I believed there was more somewhere to fill the empty spots in my world, including a loving man with whom I could share my life.  After being single for over 20 years I married Gary Niemi, also known as the Barn Engineer, and finished my Masters Degree in Education.  We sold our houses and bought our home on a lake south of Superior WI; we live there with our black lab, golden retriever, and a sweet little black kitty.  My daughters are all successful in the business world, and are rescuers of animals as well.  I now knew why I’d kept believing: I was waiting all those years for this wonderful man. 

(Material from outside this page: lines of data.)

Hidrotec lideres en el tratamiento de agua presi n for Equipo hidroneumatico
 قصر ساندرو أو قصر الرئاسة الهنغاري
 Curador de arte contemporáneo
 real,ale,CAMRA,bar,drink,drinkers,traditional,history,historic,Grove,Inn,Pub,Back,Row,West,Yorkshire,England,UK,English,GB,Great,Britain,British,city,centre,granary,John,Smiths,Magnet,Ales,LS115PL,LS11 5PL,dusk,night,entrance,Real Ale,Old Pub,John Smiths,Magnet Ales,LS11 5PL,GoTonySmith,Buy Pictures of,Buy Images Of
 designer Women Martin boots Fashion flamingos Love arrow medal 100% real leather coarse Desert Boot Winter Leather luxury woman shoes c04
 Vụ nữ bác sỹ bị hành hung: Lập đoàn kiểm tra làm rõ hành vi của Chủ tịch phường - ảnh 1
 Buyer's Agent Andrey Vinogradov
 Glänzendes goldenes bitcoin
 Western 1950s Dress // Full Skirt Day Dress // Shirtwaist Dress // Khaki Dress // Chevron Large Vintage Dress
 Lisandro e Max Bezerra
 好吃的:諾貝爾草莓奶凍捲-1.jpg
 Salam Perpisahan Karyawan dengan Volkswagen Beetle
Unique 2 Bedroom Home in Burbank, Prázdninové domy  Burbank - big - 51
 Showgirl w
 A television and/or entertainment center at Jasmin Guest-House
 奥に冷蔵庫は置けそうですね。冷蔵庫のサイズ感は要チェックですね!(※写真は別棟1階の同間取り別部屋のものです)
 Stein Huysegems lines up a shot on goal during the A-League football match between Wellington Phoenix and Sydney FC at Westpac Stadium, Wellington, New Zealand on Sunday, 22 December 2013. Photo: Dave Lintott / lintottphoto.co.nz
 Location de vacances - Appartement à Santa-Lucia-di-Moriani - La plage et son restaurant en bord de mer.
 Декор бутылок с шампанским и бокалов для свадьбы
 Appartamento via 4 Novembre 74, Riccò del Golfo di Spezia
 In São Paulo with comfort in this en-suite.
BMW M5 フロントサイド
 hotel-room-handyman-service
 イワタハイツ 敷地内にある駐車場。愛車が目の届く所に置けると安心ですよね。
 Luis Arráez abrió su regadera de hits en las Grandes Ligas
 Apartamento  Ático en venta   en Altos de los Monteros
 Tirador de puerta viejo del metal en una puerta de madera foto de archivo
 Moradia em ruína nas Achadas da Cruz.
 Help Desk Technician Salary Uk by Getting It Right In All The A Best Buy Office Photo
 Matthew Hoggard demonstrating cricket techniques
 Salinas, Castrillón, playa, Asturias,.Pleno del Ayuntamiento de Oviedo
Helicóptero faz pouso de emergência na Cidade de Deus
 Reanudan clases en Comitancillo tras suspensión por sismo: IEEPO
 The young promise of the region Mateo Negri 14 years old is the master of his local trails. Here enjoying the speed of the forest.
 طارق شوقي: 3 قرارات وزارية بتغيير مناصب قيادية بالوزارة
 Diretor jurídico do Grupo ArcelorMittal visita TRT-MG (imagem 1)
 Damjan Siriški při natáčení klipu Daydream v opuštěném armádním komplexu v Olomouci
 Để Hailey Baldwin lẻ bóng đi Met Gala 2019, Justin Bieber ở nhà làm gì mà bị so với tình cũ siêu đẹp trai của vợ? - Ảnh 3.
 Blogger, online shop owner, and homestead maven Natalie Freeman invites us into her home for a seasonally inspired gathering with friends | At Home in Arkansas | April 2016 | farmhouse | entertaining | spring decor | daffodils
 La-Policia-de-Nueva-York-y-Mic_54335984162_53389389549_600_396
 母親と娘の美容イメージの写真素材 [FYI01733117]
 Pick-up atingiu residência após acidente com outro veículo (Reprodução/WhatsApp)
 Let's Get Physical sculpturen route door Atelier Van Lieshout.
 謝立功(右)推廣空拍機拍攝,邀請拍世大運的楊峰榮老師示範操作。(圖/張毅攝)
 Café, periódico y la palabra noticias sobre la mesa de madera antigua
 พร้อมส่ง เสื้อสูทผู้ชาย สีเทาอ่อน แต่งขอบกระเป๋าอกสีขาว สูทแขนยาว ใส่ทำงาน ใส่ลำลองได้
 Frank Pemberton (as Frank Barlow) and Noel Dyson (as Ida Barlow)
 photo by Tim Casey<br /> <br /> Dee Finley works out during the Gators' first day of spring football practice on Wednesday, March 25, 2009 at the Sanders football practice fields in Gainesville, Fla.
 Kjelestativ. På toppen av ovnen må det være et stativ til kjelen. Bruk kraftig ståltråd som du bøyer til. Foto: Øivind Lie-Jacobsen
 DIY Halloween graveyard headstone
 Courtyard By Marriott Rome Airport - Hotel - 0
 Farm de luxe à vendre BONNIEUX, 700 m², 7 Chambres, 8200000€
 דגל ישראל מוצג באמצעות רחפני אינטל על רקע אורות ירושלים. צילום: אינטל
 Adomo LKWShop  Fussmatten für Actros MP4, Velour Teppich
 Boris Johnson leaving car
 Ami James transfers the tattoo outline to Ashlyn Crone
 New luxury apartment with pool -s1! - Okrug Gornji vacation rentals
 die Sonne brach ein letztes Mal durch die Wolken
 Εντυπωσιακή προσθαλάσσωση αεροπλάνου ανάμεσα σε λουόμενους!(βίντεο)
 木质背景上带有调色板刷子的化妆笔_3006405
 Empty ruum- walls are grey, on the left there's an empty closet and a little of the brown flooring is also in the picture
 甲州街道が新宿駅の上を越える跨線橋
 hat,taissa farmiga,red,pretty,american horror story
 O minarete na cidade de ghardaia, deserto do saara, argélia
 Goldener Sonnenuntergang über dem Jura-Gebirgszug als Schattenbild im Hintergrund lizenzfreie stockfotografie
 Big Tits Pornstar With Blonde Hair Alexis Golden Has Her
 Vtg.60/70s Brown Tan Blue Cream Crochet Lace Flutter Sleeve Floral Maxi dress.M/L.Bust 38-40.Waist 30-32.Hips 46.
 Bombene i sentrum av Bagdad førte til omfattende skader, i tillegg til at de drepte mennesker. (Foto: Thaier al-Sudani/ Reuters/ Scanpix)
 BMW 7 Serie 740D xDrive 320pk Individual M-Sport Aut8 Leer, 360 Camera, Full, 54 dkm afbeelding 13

Last February I read the heart-wrenching story in the Duluth News Tribune about a colt the owners of the Raindance Farms had rescued that was hanging on to life by sheer will and the help of his rescuers.  I loved watching their horses every day as we drove by, and though we had little experience with horses, offered our help.  We became part of WindChill’s daily care team, and would have done anything for him.   Through his devastating physical weakness and pain, he so believed in us, and happily tried so hard to be a normal little horse.  Our hearts were broken when he left us: he touched me in such deep places there is still much about which I cannot talk.  It is these things that drive me to do whatever I can to make sure no other horses suffer as this baby did.   

I am by nature not at all brave, yet in May I began taking riding lessons.  I had a secret: I’d fallen in love with WindChill’s 2 year-old sister, Kisses.  I needed to learn to ride well quickly: everything I read said a novice rider should never have a novice horse.  And she was a show horse: how could I ever be the owner she needed?

Kisses is now my horse: I still can hardly believe those words!   She lives at Raindance Farms where she will be trained to be safe for me to ride.  In the meantime, I continue to take lessons and do ground work with Kisses.  My teaching career will end with my retirement this spring, June of 2009, and I look forward to having time to devote to horses, both my own and furthering the Legacy’s goals.  If anyone had told me a year ago what I would be doing now, I would have thought that person to be crazy.  However, I believe that what is easy is not always right, and what is right is not always easy.  And I believe in the power of good-hearted people working together to do the right thing.  I am so drawn to this path I know it is the right one, and I believe together we can help make sure WindChill’s death was not in vain.    

 

Maybe deep inside each being's heart is a belief that it can be loved, and that's what WindChill holds on to.